Dalam skenario ini, Indonesia hanya menjadi pasar, bukan tuan rumah. Bahkan risiko inflasi harga layanan medis bisa terjadi karena pasar menyesuaikan harga dengan standar premium asing, bukan dengan kemampuan ekonomi rakyat.
Saya tidak menolak masuknya rumah sakit asing. Namun, saya menolak jika kehadirannya membuat sistem kesehatan nasional menjadi lebih mahal, lebih eksklusif, dan makin tidak adil. Maka dibutuhkan empat syarat mutlak:
Pertama, knowledge transfer. RS asing wajib bermitra dengan RS pendidikan, melatih SDM lokal, dan berbagi teknologi serta sistem manajemen.
Kedua, kewajiban layanan inklusif. Pemerintah bisa mewajibkan minimal 10-15 persen layanan untuk BPJS atau rujukan penyakit nasional sebagai syarat izin operasional.
Ketiga, harga dan etika pasar harus diatur. Perlu batas atas tarif layanan, serta pelarangan pemasaran medis yang menjual ketakutan atau eksklusivitas berlebihan.
Keempat, imbal balik untuk sistem nasional. RS asing harus diwajibkan mendukung riset, program layanan publik, atau subsidi lintas sektor (misalnya ikut membiayai pelayanan primer atau penyakit tropis yang tidak menguntungkan secara bisnis).

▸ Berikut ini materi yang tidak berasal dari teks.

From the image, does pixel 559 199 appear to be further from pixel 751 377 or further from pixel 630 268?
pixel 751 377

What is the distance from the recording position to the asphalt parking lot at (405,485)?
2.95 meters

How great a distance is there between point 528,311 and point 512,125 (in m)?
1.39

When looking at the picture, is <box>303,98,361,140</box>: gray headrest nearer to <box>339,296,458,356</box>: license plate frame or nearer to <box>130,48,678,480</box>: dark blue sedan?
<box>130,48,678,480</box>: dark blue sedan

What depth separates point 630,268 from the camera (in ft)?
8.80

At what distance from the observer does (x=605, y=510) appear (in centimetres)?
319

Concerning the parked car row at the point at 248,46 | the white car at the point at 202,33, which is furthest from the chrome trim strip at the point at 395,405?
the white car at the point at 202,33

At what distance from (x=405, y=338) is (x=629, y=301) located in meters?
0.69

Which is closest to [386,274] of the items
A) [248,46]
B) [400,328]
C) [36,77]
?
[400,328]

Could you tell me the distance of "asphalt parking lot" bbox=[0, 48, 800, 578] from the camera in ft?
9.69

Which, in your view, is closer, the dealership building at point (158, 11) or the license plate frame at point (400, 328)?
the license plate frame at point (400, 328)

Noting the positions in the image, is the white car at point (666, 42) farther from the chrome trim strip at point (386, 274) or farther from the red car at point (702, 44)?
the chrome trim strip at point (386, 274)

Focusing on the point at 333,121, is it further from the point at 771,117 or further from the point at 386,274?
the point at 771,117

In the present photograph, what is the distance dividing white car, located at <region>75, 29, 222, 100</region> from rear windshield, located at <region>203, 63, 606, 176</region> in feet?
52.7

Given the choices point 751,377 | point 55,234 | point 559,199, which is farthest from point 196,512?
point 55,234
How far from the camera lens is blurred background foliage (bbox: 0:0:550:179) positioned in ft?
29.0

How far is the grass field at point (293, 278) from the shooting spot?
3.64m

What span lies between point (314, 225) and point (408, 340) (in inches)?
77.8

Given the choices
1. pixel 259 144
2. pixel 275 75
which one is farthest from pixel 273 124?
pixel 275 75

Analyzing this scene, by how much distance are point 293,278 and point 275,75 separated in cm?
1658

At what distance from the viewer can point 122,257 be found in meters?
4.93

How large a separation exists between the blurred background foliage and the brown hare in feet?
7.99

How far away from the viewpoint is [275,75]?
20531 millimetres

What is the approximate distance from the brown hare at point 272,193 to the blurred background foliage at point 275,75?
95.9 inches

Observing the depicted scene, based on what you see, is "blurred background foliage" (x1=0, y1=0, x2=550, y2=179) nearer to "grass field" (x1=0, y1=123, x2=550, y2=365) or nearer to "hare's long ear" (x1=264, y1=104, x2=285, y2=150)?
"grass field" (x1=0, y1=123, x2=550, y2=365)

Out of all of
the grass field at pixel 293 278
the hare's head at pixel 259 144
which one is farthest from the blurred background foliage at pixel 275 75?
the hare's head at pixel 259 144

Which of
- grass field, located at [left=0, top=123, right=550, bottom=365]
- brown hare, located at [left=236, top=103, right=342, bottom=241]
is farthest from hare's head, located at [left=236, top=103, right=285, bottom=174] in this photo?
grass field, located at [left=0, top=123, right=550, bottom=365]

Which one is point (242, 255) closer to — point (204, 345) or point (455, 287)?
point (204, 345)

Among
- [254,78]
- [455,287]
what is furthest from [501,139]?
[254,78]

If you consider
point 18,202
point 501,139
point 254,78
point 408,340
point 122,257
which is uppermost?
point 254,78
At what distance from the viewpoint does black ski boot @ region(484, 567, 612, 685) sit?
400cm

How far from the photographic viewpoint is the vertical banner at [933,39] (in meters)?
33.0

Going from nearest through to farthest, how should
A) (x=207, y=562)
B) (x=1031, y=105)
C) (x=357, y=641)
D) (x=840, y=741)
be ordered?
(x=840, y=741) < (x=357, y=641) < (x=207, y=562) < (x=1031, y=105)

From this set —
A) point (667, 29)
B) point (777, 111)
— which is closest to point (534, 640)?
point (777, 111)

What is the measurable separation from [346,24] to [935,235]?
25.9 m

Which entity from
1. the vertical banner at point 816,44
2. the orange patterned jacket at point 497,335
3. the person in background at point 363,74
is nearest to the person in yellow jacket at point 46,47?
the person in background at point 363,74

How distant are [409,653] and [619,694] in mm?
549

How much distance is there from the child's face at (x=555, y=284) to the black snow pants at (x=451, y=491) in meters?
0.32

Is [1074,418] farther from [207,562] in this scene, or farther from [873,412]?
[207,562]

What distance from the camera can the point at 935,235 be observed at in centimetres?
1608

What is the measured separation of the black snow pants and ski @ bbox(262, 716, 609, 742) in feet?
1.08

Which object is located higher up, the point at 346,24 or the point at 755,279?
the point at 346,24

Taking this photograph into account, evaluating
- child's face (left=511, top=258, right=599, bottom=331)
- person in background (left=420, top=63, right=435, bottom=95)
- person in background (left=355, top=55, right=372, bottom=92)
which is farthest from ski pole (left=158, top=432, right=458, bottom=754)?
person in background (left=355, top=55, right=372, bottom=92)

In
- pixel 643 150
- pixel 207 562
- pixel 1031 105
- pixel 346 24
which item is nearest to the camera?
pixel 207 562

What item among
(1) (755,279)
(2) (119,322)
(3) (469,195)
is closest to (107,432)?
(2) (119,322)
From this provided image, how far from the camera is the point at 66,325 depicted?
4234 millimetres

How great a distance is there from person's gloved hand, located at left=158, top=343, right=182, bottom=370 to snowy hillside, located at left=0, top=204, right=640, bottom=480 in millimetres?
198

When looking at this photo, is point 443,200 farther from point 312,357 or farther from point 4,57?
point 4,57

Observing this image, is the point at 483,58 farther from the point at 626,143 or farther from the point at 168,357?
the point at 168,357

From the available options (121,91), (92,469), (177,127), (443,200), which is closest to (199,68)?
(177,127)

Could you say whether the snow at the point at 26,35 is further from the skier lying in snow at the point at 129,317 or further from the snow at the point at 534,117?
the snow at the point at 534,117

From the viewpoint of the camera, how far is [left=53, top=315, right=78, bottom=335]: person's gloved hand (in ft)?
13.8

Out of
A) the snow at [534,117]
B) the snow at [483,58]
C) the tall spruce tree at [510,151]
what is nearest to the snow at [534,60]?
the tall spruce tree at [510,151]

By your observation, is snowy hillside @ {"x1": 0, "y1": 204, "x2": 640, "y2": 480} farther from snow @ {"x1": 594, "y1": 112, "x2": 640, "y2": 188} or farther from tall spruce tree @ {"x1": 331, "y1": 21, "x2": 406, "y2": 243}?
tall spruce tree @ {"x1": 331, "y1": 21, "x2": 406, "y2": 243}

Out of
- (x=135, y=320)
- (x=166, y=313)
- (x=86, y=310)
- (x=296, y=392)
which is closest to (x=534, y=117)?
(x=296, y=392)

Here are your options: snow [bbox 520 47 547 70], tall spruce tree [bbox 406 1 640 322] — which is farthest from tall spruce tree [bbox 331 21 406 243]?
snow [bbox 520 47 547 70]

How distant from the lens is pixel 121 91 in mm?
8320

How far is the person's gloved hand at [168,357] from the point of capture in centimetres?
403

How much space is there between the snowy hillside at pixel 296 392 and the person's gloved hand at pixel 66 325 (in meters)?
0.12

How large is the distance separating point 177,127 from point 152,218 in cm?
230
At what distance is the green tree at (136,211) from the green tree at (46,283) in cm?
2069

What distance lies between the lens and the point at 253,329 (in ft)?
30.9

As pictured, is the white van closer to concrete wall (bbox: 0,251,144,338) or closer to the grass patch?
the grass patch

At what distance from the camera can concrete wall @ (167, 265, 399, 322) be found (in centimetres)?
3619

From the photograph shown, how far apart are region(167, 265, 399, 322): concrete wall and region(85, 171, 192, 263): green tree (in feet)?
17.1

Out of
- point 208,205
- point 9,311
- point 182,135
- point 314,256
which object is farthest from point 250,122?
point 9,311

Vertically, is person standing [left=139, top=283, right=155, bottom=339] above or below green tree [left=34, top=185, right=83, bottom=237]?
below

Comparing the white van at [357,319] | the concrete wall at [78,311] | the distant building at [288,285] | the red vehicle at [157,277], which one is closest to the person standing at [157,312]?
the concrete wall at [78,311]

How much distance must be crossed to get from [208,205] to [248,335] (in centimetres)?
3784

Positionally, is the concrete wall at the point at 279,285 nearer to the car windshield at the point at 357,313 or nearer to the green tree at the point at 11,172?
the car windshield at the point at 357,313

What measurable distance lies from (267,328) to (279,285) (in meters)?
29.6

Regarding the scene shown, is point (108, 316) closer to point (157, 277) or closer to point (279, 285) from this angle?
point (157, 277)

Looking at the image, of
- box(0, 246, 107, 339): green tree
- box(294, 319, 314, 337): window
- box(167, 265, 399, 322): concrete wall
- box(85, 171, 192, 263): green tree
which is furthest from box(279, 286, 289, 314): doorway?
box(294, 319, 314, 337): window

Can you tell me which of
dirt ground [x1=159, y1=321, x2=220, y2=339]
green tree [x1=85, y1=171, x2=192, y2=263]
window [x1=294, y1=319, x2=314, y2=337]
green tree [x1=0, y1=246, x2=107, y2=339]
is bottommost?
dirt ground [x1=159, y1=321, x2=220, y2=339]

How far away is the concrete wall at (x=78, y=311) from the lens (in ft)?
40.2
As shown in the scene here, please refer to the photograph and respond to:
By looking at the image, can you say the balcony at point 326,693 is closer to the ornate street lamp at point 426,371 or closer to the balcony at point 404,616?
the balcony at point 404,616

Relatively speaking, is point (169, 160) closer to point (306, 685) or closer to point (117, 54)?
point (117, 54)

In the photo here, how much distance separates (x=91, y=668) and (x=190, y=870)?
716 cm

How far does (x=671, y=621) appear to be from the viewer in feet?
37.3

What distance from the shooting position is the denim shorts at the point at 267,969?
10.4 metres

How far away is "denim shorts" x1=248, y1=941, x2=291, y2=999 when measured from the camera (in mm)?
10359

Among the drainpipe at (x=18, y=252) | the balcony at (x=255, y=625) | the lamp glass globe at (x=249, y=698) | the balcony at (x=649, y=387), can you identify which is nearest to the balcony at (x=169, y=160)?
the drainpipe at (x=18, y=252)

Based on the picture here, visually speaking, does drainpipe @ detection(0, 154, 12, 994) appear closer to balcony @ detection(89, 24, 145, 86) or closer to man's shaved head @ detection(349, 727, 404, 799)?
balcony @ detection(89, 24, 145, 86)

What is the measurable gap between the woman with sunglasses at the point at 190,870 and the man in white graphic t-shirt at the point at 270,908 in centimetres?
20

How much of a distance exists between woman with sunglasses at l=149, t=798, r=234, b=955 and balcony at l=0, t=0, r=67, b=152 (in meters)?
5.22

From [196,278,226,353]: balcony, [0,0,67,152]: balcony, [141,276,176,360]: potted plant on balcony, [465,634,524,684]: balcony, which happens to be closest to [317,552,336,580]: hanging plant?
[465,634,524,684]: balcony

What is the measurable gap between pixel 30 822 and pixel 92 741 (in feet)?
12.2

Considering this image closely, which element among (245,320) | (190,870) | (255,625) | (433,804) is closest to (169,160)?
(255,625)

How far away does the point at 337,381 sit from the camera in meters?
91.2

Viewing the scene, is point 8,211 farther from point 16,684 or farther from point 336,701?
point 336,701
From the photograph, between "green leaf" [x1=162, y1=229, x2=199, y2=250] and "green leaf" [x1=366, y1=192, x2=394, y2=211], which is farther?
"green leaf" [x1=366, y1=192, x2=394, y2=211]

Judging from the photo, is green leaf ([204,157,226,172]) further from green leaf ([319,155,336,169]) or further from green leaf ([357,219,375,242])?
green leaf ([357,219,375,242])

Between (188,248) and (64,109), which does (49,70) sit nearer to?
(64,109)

Kesehatan adalah hak asasi, bukan sekadar komoditas. Kita bisa membuka pintu investasi, tapi jangan biarkan bangsa ini kehilangan kunci untuk menjaga keadilan dan kedaulatan dalam sistem kesehatannya sendiri.
Investasi asing di sektor medis harus jadi katalis, bukan kolonialis. Jika regulasi kita lemah, maka rumah sakit asing akan menjadi seperti mal mewah yang berkilau, penuh layanan mahal, tapi hanya untuk segelintir orang. Dan rakyat kecil? Tetap mengantre panjang di puskesmas yang atapnya bocor.
Penulis adalah seorang Dokter, Aktivis Sosial, dan Kritikus.